**Your objective:** Please reproduce word for word the part of the kosher labeling text that opens with the words containing "Kosher categories are" and closes with "or milk derivative.".

**Source document:**

* START *

Kosher Labeling Demystified

Kosher Labels and their Significance for Food Allergies

Is it meat, dairy or pareve?


Often there are letters or words printed next to the kosher certification symbol on food packages. These are added to inform the consumer of the product's kosher category.

Kosher categories are Meat (Fleishig in Yiddish, Basari in Hebrew), Dairy (Milchig in Yiddish, Chalavi in Hebrew) or neither meat or dairy (Pareve in Yiddish, Parve in Hebrew). According to Jewish Dietary Laws, meat and dairy food must be prepared and consumed separately, and pareve food can be eaten with either meat or dairy dishes.


"Meat", "M" or "Glatt" printed near the kosher symbol on the food package indicates the product is kosher and contains some meat or meat derivative.


"Dairy" or "D" printed near the kosher symbol on the food package indicates the product is kosher and contains some milk or milk derivative.


"F" printed near the kosher symbol on the food package indicates the product is kosher and contains fish ingredients.


"Pareve", "Parev", or "Parve" printed near the kosher symbol on the food package indicates the item is neither meat or dairy.


"P" printed near the kosher symbol on the food package does not stand for pareve, but instead it means the product is kosher for Passover and all year round.

Furthermore, D-P means dairy and kosher for Passover and all year round. M-P or Glatt-P means meat and kosher for Passover and all year round. F-P means fish and kosher for Passover and all year round.

**Be very careful not to confuse "P" with Pareve....."P" means that the product is kosher  not that it is Pareve.

In today's world of prepared foods, ingredients and processing methods are often unclear. For those interested in buying kosher products, it is helpful to have a rabbi who is knowledgeable about Jewish Dietary Laws examine the food to make sure it is kosher. The process of kosher certification assists kosher consumers by differentiating between kosher and non-kosher items.

Kosher certification agencies examine the ingredients used to make the food, supervise the process by which the food is prepared, and periodically inspect the processing facilities to make sure that kosher standards are maintained. Different kosher certifying agencies tend to follow different kosher certification standards, some more strict and others more lenient.

* END *

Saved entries

* START *

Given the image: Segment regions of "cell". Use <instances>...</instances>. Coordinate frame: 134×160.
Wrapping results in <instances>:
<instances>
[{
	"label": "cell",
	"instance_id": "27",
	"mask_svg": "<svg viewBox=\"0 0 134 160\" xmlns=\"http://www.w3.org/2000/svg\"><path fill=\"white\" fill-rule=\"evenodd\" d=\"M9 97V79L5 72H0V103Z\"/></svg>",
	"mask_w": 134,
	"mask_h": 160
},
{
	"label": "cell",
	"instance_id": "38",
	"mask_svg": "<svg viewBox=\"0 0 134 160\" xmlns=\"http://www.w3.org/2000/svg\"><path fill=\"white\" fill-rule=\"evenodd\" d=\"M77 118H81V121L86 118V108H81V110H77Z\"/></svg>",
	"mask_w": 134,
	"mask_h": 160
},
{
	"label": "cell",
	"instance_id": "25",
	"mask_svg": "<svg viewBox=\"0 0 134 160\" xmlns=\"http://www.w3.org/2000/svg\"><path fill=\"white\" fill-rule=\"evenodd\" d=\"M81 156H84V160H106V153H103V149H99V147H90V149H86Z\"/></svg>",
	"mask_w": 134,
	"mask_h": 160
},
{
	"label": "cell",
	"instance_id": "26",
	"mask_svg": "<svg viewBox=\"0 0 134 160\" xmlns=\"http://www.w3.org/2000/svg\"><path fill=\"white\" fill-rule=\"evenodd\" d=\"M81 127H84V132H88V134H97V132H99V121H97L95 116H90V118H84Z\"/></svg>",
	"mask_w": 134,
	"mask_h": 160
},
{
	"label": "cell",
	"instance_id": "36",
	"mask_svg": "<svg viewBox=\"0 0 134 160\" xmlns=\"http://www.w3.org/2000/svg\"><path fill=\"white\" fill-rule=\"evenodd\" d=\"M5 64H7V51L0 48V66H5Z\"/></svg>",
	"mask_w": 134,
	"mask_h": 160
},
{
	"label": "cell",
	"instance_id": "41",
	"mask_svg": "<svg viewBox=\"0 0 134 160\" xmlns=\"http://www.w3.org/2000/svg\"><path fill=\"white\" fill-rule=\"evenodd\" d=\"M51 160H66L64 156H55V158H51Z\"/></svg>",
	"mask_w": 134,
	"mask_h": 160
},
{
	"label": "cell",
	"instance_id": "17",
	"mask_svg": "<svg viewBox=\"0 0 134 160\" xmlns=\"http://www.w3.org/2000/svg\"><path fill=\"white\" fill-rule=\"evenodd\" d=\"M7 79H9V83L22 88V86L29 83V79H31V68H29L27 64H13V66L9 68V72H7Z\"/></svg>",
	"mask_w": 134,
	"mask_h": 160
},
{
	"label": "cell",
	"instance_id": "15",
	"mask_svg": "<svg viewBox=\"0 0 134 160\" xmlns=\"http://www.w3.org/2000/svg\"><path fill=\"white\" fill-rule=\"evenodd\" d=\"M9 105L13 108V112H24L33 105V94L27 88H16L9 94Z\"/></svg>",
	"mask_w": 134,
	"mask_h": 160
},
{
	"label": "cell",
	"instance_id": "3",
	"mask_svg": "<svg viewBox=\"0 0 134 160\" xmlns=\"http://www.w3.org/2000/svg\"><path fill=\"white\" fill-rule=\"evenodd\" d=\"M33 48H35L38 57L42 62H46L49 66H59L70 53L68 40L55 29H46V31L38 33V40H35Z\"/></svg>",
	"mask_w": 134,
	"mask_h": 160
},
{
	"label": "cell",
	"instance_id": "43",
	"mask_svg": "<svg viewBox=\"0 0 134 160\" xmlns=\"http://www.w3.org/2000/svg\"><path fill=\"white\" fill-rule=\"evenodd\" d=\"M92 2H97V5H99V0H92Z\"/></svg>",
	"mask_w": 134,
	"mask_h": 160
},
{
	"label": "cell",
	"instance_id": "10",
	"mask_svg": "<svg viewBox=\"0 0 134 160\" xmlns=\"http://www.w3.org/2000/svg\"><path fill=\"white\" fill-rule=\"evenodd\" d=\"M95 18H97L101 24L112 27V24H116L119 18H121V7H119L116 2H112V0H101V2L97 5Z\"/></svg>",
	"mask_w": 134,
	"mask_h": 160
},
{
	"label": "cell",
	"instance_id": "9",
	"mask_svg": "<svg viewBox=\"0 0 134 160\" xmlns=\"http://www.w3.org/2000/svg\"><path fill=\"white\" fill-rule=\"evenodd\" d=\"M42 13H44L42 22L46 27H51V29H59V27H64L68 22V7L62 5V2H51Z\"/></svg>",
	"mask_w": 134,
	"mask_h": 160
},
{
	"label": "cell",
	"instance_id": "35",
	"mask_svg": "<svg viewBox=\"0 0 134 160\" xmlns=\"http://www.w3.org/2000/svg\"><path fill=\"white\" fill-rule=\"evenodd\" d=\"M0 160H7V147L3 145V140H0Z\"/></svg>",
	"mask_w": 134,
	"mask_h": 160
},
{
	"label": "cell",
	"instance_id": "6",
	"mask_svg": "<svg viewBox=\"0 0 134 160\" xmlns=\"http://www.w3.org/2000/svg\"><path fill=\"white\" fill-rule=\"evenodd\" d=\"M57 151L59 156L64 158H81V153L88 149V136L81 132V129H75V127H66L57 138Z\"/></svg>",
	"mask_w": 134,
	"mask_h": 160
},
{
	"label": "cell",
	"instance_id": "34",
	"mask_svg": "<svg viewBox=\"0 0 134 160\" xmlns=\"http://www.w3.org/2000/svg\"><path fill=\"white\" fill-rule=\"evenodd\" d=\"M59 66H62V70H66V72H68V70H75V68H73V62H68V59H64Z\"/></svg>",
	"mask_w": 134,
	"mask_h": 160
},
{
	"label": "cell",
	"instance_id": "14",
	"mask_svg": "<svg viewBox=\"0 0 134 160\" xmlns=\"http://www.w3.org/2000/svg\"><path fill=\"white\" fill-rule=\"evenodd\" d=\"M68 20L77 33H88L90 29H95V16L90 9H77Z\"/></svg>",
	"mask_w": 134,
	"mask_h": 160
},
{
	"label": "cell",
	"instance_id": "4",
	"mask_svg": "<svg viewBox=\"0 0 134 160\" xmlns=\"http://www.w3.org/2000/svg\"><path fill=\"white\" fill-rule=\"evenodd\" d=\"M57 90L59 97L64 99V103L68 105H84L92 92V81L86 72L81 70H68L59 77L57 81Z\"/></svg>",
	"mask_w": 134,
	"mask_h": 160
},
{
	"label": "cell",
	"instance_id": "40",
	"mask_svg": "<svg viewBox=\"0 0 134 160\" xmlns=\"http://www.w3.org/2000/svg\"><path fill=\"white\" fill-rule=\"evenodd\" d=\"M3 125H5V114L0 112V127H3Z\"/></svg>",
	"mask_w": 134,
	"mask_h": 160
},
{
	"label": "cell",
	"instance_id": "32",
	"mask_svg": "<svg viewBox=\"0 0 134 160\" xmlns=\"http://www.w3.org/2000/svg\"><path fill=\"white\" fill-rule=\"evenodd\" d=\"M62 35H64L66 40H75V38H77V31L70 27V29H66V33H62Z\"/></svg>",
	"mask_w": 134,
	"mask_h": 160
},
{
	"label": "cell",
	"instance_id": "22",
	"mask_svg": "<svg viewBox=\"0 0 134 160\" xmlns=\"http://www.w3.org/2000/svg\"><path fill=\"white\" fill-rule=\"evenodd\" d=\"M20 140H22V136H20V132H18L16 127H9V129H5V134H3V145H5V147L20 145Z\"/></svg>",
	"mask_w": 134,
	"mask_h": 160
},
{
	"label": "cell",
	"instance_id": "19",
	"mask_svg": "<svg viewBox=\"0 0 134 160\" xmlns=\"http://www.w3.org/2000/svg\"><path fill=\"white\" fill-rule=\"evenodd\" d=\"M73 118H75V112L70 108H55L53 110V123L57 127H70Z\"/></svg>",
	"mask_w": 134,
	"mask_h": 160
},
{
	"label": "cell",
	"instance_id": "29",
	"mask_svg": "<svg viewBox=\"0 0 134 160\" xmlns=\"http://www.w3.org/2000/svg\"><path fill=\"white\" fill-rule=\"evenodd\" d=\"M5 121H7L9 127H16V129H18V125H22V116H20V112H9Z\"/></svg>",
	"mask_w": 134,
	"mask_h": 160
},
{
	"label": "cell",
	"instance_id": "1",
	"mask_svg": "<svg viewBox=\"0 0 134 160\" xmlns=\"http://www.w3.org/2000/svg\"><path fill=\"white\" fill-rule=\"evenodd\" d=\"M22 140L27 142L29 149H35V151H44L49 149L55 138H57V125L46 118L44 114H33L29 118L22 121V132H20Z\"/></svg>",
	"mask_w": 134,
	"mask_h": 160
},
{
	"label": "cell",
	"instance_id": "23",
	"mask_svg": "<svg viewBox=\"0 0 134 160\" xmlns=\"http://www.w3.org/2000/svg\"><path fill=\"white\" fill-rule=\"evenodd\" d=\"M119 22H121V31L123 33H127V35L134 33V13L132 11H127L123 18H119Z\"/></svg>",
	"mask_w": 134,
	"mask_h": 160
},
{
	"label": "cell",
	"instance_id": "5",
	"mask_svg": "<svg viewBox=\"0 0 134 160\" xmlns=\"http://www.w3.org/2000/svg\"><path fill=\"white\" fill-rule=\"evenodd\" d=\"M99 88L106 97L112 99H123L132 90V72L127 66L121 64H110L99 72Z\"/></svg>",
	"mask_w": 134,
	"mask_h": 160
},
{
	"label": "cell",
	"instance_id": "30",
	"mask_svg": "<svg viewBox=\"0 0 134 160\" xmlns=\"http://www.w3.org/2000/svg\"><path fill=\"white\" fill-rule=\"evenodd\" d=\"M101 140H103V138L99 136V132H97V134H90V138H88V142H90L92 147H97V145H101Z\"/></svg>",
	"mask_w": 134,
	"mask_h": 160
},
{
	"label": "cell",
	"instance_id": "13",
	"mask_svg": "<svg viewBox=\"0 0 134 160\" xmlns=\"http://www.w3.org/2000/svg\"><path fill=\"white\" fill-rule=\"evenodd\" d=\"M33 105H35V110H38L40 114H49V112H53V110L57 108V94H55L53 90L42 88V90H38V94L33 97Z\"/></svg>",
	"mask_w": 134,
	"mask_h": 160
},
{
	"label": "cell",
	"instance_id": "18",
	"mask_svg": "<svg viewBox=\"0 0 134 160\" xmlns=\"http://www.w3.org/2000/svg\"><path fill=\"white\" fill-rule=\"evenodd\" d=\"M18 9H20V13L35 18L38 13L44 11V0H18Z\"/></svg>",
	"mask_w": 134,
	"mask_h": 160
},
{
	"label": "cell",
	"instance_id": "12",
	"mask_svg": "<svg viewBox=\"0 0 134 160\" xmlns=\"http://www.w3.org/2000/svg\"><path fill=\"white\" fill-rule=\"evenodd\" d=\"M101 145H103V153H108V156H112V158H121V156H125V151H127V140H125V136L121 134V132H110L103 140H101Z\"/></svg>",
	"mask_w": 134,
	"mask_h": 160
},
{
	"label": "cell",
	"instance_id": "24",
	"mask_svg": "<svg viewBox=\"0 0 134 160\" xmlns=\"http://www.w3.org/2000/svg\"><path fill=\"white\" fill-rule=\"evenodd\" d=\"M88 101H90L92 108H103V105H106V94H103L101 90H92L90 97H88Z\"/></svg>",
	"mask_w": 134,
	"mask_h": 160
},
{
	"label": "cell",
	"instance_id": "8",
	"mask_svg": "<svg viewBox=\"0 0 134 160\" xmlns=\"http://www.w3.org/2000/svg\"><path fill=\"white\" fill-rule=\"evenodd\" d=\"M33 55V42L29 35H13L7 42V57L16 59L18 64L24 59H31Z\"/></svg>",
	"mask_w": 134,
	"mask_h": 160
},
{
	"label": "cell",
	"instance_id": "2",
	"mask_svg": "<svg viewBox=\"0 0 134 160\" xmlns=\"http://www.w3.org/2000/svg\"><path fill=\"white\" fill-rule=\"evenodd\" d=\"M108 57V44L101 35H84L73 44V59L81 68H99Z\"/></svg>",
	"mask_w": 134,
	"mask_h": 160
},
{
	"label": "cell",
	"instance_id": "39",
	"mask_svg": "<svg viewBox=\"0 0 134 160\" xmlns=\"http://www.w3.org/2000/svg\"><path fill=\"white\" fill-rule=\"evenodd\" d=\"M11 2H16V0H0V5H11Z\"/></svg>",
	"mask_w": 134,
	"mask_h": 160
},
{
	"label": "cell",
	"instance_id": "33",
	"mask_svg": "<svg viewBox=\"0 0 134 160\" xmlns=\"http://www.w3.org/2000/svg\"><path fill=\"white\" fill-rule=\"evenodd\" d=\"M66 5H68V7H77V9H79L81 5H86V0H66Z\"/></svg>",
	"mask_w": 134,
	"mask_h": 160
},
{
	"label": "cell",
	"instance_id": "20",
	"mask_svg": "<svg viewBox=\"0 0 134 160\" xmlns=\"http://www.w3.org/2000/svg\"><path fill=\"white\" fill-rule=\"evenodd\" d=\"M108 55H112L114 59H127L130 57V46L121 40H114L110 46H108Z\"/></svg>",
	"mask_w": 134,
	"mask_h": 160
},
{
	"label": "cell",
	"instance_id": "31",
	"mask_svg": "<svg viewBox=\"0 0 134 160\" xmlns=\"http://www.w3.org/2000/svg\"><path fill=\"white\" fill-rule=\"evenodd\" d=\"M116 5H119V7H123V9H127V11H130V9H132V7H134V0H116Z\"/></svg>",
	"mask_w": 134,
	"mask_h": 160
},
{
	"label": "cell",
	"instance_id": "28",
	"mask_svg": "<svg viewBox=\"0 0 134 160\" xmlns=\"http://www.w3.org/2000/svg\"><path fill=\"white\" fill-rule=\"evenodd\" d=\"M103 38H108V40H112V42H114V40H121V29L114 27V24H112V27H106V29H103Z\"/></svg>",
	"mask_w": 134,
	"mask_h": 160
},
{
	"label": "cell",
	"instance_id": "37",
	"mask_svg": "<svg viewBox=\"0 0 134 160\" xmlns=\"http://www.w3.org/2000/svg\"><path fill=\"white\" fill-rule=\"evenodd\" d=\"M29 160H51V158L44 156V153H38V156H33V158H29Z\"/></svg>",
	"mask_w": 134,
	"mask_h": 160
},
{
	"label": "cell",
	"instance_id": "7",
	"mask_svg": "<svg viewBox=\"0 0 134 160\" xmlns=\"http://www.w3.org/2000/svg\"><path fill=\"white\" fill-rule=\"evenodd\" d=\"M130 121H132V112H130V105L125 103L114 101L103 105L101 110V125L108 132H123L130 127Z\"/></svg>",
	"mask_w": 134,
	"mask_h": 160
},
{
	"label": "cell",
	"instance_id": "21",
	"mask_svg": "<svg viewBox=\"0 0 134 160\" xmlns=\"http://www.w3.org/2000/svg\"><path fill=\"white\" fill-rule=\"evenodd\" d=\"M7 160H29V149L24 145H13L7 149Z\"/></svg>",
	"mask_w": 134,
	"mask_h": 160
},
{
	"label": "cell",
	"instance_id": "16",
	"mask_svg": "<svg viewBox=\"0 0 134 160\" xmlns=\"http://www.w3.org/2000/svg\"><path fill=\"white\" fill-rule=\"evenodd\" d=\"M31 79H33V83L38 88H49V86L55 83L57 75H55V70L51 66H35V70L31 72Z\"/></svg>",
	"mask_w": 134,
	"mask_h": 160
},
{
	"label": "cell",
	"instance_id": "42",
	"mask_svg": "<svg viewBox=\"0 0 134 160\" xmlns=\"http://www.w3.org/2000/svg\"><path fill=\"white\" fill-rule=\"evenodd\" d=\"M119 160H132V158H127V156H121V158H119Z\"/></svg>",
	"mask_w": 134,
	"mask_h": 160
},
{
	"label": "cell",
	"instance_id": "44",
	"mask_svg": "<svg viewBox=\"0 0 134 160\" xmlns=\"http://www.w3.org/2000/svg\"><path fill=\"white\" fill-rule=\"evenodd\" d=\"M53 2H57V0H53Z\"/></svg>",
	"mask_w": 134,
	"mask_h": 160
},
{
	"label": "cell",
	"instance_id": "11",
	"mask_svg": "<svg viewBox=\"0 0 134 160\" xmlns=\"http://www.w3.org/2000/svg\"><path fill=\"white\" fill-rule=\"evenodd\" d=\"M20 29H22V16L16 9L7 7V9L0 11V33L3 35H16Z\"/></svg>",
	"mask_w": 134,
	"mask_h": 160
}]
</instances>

* END *

**Worked solution:**
Kosher categories are Meat (Fleishig in Yiddish, Basari in Hebrew), Dairy (Milchig in Yiddish, Chalavi in Hebrew) or neither meat or dairy (Pareve in Yiddish, Parve in Hebrew). According to Jewish Dietary Laws, meat and dairy food must be prepared and consumed separately, and pareve food can be eaten with either meat or dairy dishes.


"Meat", "M" or "Glatt" printed near the kosher symbol on the food package indicates the product is kosher and contains some meat or meat derivative.


"Dairy" or "D" printed near the kosher symbol on the food package indicates the product is kosher and contains some milk or milk derivative.